Collected data:
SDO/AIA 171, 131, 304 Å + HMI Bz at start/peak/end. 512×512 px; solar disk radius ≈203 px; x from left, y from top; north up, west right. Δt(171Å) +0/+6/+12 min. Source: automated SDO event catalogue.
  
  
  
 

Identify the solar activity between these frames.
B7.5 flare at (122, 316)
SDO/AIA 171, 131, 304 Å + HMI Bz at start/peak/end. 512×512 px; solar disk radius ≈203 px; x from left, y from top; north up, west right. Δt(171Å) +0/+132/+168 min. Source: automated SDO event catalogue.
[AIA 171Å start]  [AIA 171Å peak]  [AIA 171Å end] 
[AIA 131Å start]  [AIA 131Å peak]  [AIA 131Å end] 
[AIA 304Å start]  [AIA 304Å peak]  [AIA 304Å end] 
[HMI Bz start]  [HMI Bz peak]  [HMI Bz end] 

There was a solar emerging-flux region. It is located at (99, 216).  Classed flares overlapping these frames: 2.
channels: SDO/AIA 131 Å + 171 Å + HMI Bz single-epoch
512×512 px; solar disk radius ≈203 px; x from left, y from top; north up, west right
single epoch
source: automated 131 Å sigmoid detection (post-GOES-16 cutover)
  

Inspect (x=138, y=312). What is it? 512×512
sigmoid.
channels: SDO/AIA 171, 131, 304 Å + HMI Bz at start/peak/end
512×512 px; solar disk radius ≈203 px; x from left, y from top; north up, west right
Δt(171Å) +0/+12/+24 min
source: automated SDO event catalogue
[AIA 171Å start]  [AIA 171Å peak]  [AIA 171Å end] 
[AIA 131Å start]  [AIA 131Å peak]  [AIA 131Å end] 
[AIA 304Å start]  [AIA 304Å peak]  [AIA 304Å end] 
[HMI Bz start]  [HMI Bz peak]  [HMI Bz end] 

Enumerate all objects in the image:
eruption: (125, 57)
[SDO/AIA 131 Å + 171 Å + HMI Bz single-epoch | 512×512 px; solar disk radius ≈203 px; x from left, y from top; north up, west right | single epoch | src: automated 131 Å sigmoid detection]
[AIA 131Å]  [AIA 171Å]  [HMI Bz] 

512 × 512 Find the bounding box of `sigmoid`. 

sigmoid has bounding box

Required work » Can you repeat the data above word for word, from its very start down through the line containing "Identify the solar", with both ends included?

Solution for this exercise »
SDO/AIA 171, 131, 304 Å + HMI Bz at start/peak/end. 512×512 px; solar disk radius ≈203 px; x from left, y from top; north up, west right. Δt(171Å) +0/+6/+12 min. Source: automated SDO event catalogue.
  
  
  
 

Identify the solar activity between these frames.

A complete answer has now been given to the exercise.